The Destiny Map is an adventure published by West End Games (WEG) in 1990 for the cross-genre role-playing game Torg.

Description
The Storm Knights (player characters) in the United States (now a part of the primitive pseudo-reality of Baruk Kaah) discover a fragment of an ancient map that may lead to weapons the Storm Knights can use against the invading aliens. The Storm Knights must follow clues across the world to uncover more fragments of the map before their enemies can.

The original WEG publication also included a gamemaster's screen.

Publication history
WEG published the Torg role-playing game in 1990, and quickly followed up with a series of supplements and adventures, including The Destiny Map, a 64-page book written by  Christopher Kubasik, with interior art by Thomas Baxa, and cover art by David Dorman. A cardstock gamemaster's screen was also included.

- [Raw data]
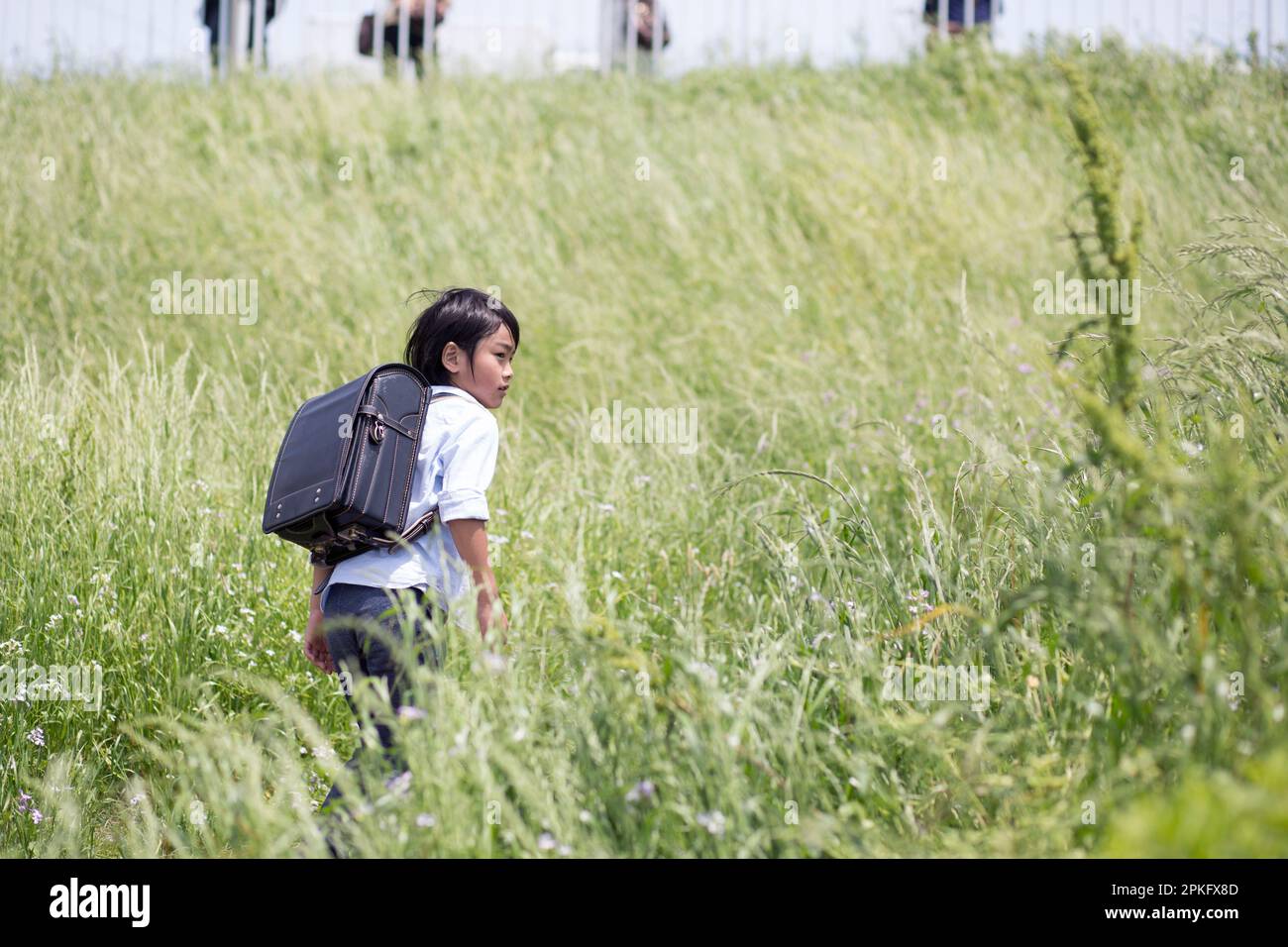 Boy walking with school bag on his back Stock Photo - Alamy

- [What is being asked]
Answer these about the text on The Destiny Map:
1. Which company published the adventure, and in what year?
2. What do the Storm Knights find in the United States?
3. Who wrote the book, and how many pages does it have?

- [Output below]
1. West End Games (WEG), in 1990.
2. A fragment of an ancient map that may lead to weapons they can use against the invading aliens.
3. Christopher Kubasik; it has 64 pages.